Records from a data collection
--- START ---

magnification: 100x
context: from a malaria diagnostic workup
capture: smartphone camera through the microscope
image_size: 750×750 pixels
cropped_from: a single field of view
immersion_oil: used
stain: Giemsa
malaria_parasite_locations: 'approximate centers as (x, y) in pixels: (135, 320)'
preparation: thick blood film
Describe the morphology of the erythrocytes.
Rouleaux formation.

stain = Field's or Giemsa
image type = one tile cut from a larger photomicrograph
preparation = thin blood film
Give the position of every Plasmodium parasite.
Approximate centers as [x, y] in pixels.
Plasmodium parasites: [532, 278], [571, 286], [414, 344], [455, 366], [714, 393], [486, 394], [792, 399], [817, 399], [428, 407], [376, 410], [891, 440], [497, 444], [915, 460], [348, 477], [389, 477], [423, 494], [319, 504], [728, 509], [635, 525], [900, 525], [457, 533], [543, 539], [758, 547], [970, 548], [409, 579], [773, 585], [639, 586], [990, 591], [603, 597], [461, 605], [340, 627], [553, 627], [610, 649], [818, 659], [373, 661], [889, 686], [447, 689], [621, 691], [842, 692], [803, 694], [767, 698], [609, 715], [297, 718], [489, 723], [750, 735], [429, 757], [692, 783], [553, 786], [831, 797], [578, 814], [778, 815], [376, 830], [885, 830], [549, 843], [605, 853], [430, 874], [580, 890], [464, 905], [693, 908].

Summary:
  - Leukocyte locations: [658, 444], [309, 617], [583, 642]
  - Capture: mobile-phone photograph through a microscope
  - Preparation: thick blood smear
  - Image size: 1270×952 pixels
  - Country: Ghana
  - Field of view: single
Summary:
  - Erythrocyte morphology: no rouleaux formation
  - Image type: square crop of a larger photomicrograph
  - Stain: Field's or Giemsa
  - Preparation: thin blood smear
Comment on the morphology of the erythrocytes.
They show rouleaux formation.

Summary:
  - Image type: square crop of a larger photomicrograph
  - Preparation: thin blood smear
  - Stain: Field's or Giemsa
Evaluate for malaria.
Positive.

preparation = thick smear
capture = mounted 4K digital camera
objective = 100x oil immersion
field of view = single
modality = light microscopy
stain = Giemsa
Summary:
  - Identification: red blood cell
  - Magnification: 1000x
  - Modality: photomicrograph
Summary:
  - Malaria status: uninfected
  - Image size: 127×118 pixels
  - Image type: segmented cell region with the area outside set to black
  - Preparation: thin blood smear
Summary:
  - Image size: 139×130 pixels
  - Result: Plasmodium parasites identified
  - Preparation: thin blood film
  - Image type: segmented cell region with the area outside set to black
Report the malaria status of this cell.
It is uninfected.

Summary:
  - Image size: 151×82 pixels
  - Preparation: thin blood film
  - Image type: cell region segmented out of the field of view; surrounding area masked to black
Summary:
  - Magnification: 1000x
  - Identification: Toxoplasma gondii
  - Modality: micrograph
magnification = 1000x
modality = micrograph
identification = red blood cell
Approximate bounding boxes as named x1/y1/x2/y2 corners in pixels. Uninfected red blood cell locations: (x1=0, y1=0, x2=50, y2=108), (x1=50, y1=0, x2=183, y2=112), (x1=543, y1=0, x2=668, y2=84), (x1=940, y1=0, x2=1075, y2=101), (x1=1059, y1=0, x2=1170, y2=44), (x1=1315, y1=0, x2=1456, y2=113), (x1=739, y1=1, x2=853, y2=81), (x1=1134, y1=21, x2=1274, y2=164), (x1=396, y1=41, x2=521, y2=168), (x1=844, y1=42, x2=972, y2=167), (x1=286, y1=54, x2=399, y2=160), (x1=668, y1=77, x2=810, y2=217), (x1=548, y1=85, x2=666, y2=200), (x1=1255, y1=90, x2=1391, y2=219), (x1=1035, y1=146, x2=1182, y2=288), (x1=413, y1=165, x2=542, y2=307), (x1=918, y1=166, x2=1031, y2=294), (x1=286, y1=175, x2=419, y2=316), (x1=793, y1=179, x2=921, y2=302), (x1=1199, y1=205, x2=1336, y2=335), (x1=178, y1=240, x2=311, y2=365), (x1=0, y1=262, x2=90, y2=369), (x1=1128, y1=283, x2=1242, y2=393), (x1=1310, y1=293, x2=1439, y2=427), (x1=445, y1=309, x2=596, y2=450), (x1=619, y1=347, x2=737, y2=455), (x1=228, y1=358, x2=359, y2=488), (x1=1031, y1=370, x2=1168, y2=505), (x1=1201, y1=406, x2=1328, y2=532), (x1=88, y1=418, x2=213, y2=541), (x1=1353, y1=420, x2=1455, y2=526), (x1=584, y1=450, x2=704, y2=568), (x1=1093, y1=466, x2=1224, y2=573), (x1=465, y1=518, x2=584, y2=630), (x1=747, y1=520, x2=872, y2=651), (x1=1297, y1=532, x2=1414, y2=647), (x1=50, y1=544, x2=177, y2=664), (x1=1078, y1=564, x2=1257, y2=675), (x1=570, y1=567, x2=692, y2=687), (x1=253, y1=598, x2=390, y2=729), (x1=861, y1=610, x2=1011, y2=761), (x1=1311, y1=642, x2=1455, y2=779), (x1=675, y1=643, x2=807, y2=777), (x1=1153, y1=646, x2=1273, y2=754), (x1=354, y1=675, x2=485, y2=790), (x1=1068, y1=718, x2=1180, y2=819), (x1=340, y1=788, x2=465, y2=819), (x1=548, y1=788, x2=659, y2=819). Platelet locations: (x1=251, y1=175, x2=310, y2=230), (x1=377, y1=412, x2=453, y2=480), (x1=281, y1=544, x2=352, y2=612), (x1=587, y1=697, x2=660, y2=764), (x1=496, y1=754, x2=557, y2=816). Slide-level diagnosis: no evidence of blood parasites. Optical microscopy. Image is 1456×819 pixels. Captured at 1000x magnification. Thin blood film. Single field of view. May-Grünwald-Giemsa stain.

--- END ---

- **About this exercise**
Copy each line of the data above that holds "morphology".

- **Reply to the task**
Describe the morphology of the erythrocytes.
  - Erythrocyte morphology: no rouleaux formation
Comment on the morphology of the erythrocytes.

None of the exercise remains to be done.